— START Excerpt provided —

The Heine-Borel Theorem

We’ve talked about compact subspaces, particularly of compact spaces and Hausdorff spaces (and, of course, compact Hausdorff spaces). So how can we use this to understand the space $\mathbb{R}$ of real numbers, or higher-dimensional versions like $\mathbb{R}^n$ ?

First off, $\mathbb{R}$ is Hausdorff, which should be straightforward to prove. Unfortunately, it’s not compact. To see this, consider the open sets of the form $(-x,x)$ for all positive real numbers $x$ . Given any real number $y$ we can find an $x$ with $|y|<x$ , so $y\in(-x,x)$ . Therefore the collection of these open intervals covers $\mathbb{R}$ . But if we take any finite number of them, one will be the biggest, and so we must miss some real numbers. This open cover does not have a finite subcover, and $\mathbb{R}$ is not compact. We can similarly show that $\mathbb{R}^n$ is Hausdorff, but not compact.

So, since $\mathbb{R}^n$ is Hausdorff, any compact subset of $\mathbb{R}^n$ must be closed. But not every closed subset is compact. What else does compactness imply? Well, we can take the proof that $\mathbb{R}^n$ isn’t compact and adapt it to any subset $A\subseteq\mathbb{R}^n$ . We take the collection of all open “cubes” $(-x,x)^n$ consisting of $n$ -tuples of real numbers, each of which is between $-x$ and $x$ , and we form open subsets of $A$ by the intersections $U_x=(-x,x)^n\cap A$ . Now the only way for there to be a finite subcover of this open cover of $A$ is for there to be some $x$ so that $U_x=A$ . That is, every component of every point of $A$ has absolute value less than $x$ , and so we say that $A$ is “bounded”.

We see now that every compact subset of $\mathbb{R}^n$ is closed and bounded. It turns out that being closed and bounded is not only necessary for compactness, but they’re also sufficient! To see this, we’ll show that the closed cube $\left[-x,x\right]^n$ is compact. Then a bounded set $A$ is contained in some such cube, and a closed subset of a compact space is compact. This is the Heine-Borel theorem.

— END Excerpt provided —
— START Given entries —

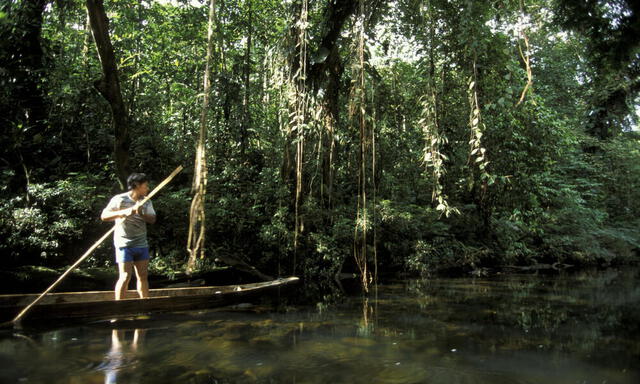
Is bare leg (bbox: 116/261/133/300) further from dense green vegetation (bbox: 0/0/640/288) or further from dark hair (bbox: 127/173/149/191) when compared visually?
dense green vegetation (bbox: 0/0/640/288)

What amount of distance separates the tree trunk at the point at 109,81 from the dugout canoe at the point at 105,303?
2256 mm

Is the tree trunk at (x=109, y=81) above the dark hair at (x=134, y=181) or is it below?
above

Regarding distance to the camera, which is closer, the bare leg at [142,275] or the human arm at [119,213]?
the human arm at [119,213]

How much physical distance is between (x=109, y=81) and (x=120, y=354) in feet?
15.5

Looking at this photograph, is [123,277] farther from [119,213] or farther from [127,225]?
[119,213]

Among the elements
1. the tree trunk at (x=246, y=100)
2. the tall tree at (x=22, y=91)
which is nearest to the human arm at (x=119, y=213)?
the tall tree at (x=22, y=91)

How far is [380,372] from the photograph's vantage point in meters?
3.15

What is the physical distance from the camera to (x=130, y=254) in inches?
186

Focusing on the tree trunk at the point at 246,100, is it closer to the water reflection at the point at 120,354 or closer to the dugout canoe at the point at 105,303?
the dugout canoe at the point at 105,303

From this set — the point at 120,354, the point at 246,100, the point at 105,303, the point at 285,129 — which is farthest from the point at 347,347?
the point at 246,100

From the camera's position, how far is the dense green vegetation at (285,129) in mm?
6273

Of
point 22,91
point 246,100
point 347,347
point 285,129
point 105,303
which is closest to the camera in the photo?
point 347,347

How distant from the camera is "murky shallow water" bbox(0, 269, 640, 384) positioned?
3080 mm

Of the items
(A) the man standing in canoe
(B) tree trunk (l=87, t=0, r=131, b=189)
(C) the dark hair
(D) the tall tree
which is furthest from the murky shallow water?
(D) the tall tree
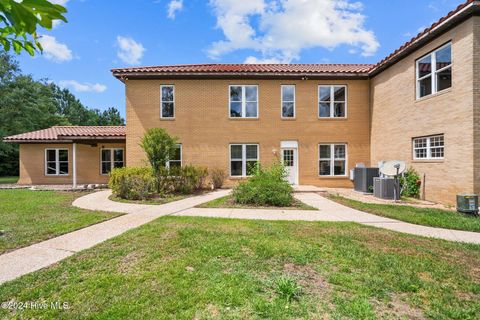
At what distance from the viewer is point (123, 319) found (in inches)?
106

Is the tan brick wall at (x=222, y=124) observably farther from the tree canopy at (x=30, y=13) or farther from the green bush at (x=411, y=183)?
the tree canopy at (x=30, y=13)

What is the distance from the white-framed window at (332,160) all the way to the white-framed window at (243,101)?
175 inches

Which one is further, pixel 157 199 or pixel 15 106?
pixel 15 106

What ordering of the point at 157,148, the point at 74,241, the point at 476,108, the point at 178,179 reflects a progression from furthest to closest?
the point at 178,179 < the point at 157,148 < the point at 476,108 < the point at 74,241

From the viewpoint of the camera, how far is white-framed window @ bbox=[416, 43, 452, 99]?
9.58m

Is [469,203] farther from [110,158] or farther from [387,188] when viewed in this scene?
[110,158]

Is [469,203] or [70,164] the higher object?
[70,164]

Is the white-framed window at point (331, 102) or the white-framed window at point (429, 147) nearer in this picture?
the white-framed window at point (429, 147)

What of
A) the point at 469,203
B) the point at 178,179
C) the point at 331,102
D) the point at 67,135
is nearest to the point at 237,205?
the point at 178,179

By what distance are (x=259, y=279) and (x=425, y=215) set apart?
6.64 m

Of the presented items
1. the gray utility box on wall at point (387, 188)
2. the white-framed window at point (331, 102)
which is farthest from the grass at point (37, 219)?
the white-framed window at point (331, 102)

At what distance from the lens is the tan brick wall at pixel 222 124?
14.1 m

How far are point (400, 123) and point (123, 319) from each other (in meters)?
13.2

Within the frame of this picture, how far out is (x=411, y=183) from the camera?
10.9m
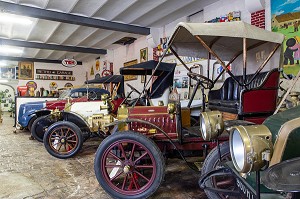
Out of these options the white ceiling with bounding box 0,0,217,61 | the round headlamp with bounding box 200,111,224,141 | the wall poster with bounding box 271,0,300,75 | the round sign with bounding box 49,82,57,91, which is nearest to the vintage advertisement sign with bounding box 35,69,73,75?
the round sign with bounding box 49,82,57,91

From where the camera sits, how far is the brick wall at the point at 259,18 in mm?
4832

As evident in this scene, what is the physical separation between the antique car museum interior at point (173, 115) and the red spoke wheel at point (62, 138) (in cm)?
2

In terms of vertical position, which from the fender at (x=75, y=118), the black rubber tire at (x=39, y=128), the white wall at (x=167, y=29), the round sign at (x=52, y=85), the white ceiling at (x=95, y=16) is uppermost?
the white ceiling at (x=95, y=16)

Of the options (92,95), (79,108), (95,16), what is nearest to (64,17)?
(95,16)

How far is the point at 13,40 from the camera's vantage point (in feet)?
31.6

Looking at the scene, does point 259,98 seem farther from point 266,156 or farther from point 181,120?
point 266,156

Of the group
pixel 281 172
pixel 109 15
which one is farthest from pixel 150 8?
pixel 281 172

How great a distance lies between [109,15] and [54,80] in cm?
977

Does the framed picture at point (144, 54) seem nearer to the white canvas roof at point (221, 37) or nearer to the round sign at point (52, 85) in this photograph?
the white canvas roof at point (221, 37)

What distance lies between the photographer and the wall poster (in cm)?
420

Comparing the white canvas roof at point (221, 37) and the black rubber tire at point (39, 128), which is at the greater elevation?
the white canvas roof at point (221, 37)

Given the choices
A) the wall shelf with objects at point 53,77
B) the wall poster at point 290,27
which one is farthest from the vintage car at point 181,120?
the wall shelf with objects at point 53,77

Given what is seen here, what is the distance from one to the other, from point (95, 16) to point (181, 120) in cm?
536

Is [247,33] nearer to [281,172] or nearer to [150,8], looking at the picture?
[281,172]
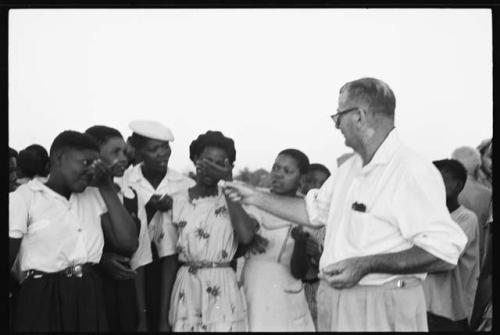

— END Given entries —

* **Task requirements**
Quote, word for word, the stretch of the Heine-Borel theorem text from "We’ve talked about" through "but not compact.".

* **Task response**
We’ve talked about compact subspaces, particularly of compact spaces and Hausdorff spaces (and, of course, compact Hausdorff spaces). So how can we use this to understand the space $\mathbb{R}$ of real numbers, or higher-dimensional versions like $\mathbb{R}^n$ ?

First off, $\mathbb{R}$ is Hausdorff, which should be straightforward to prove. Unfortunately, it’s not compact. To see this, consider the open sets of the form $(-x,x)$ for all positive real numbers $x$ . Given any real number $y$ we can find an $x$ with $|y|<x$ , so $y\in(-x,x)$ . Therefore the collection of these open intervals covers $\mathbb{R}$ . But if we take any finite number of them, one will be the biggest, and so we must miss some real numbers. This open cover does not have a finite subcover, and $\mathbb{R}$ is not compact. We can similarly show that $\mathbb{R}^n$ is Hausdorff, but not compact.